Peter Pan had not been entered for the VRC Derby, so the Melbourne Stakes (now Mackinnon Stakes) was more or less a consolation prize for Frank McGrath. Missing the Derby was a regrettable oversight, but defeating Caulfield Cup winner Rogilla by a length to win the 10-furlong Melbourne Stakes race against all ages was certainly some ‘consolation’ for losing the Caulfield Cup a few weeks earlier.
It may have been a consolation, but it was also an impressive enough win for the betting public to send the Sydney colt out as 4 to 1 favourite for the Melbourne Cup, at his sixth start in a race.
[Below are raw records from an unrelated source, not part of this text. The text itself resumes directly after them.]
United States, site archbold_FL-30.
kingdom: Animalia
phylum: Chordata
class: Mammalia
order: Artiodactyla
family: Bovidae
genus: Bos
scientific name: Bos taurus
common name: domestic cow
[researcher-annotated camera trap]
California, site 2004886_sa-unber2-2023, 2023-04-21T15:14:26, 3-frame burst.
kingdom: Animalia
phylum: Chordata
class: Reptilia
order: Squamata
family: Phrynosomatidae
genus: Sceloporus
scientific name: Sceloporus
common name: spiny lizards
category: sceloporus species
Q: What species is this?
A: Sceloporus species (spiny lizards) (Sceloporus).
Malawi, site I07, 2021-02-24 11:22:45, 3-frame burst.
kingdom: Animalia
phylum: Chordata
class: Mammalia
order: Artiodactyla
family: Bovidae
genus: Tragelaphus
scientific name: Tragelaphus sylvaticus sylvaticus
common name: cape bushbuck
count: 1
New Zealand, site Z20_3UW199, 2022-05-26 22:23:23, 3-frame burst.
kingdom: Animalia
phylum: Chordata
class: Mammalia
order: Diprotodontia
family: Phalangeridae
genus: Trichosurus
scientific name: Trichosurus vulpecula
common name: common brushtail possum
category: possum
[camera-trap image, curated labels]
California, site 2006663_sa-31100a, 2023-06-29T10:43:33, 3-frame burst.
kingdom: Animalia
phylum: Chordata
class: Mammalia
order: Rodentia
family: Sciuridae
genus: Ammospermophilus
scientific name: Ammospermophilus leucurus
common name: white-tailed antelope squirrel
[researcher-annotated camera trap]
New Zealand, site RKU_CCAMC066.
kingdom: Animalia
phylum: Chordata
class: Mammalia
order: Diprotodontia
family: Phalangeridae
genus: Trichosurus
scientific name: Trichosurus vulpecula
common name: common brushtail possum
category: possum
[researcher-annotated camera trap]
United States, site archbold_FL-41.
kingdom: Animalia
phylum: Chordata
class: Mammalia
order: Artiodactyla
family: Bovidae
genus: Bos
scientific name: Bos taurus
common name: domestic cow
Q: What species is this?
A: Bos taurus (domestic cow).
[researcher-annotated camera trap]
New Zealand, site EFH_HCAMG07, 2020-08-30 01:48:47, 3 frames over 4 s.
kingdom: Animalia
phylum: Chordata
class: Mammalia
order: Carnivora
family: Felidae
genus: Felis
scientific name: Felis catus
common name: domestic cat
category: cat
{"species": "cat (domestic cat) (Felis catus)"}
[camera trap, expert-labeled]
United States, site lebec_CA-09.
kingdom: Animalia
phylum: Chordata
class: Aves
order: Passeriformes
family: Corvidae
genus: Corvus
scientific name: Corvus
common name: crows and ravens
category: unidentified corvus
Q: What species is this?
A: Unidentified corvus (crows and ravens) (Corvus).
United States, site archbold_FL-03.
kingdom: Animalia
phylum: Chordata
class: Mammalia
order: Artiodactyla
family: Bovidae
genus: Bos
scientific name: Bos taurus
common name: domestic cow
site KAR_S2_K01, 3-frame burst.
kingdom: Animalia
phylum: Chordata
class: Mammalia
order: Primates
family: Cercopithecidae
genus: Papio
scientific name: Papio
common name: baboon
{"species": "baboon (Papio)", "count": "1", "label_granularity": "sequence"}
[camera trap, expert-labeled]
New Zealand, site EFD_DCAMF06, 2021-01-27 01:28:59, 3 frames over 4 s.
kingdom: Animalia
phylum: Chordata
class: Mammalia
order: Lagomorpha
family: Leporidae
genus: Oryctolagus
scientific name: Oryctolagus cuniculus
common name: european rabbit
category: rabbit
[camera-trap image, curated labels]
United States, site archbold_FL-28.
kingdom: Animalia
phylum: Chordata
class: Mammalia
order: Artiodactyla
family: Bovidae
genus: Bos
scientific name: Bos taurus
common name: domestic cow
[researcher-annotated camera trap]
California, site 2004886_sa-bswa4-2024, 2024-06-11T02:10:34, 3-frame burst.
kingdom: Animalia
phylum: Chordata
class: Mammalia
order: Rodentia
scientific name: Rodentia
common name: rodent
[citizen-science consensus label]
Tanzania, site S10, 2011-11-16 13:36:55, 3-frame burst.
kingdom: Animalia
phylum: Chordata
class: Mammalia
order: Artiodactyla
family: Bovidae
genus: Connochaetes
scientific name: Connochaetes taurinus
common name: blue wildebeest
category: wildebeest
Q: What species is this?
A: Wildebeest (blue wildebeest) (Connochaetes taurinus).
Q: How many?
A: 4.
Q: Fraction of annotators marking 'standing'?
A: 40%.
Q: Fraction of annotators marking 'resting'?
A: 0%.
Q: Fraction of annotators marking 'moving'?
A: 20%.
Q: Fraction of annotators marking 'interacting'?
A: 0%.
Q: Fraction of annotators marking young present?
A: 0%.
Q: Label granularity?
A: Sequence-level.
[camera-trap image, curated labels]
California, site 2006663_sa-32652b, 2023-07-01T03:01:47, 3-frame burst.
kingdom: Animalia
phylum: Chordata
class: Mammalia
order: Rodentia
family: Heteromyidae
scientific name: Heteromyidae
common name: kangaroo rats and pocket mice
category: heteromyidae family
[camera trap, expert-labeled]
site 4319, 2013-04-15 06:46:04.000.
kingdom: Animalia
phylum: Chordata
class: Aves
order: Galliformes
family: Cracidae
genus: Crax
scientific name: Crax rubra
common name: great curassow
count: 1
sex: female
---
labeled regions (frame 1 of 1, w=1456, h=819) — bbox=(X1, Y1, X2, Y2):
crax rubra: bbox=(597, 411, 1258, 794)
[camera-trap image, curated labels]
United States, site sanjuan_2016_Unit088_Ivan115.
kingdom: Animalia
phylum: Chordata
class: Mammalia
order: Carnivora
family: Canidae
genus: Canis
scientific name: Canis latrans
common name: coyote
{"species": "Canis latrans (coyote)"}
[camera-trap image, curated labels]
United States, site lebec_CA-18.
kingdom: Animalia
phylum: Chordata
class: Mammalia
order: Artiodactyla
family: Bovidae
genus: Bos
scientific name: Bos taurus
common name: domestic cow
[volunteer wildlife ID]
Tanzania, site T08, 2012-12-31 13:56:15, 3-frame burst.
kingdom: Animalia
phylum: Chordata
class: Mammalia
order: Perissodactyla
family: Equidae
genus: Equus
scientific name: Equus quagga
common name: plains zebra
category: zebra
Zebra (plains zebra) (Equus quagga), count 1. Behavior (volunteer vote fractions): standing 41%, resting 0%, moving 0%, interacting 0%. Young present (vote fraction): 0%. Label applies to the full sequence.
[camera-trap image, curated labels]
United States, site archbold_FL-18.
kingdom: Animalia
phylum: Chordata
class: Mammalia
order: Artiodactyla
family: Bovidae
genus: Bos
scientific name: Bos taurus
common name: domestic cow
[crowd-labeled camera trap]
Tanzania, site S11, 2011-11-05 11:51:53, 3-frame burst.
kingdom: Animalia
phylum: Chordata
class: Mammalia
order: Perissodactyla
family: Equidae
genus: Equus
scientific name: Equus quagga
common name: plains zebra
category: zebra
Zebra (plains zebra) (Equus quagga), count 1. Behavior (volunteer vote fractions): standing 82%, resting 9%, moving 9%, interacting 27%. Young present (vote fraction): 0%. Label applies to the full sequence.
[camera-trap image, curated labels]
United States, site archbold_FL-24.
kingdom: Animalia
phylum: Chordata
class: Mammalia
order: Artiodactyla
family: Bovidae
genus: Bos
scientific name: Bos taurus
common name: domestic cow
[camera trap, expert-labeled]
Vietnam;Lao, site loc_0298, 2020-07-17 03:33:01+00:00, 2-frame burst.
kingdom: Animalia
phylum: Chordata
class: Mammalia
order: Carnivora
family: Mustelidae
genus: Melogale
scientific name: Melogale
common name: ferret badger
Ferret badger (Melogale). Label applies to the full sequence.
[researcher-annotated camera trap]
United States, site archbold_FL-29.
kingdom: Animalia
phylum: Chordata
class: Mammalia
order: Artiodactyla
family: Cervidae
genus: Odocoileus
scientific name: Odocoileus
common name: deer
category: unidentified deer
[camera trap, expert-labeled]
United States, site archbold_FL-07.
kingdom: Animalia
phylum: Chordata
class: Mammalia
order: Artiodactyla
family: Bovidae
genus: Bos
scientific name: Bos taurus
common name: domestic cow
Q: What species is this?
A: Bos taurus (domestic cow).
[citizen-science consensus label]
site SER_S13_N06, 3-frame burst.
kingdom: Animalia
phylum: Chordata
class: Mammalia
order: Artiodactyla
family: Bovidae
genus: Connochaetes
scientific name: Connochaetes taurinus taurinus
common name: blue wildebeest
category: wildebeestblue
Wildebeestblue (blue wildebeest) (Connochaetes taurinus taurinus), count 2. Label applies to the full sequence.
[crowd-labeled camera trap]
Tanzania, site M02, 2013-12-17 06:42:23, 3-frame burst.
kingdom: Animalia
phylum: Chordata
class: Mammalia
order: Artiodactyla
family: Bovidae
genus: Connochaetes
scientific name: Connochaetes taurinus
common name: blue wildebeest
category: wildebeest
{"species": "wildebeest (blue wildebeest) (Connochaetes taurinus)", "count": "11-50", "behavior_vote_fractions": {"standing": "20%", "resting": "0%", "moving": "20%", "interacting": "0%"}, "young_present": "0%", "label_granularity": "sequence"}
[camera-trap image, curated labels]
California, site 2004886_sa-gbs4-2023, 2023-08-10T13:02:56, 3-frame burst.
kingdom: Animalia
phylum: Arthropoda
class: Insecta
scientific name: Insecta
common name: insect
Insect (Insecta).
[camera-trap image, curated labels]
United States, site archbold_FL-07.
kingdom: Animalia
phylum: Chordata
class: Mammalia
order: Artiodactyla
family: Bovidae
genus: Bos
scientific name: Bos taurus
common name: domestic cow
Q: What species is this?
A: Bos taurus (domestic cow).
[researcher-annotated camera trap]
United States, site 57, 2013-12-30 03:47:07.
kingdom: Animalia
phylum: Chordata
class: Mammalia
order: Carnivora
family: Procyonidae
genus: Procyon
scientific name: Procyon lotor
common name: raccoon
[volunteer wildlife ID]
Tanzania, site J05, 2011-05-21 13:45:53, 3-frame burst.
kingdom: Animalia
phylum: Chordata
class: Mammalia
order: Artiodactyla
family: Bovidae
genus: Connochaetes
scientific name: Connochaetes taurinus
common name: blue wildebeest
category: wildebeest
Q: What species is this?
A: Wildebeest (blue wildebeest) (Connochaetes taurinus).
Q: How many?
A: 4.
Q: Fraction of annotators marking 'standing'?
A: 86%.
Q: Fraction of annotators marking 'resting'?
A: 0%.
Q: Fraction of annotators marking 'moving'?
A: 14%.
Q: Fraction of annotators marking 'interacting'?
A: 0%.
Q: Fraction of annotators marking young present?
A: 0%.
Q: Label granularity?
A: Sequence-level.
But it wasn’t only the racing crowd who were impressed by the horse. The flashy three-year-old chestnut was all the rage. He had captured the public imagination and was a popular favourite for the Cup. In fact his popularity rivalled that of Phar Lap, who had been favourite for the Cup for each of the previous three years, and it was as if the sporting public needed another hero to worship after Phar Lap’s tragic demise in April that year. Australia was still in the grip of the Depression and people needed dreams and distractions; the golden colt with the film star looks and the silver mane was something to talk about, an equine Prince Charming with talent to match his looks.
Peter Pan was so popular that C.J. Dennis wrote a poem about the public’s unerring faith in his ability to win the Cup. It was a parody of Adam Lindsay Gordon’s famous verse ‘How We Beat the Favourite’. Written in the same style and rhyme scheme it was called ‘How We Backed The Favourite’. The poem begins:
‘Sure thing,’ said the grocer, ‘as far as I know, sir,
This horse, Peter Pan, is the safest of certs.’
It goes on to tell how the general public all believed in Peter Pan, including ‘the butcher . . . the baker, the barman, bookmaker, the old lady char and the saveloy man’.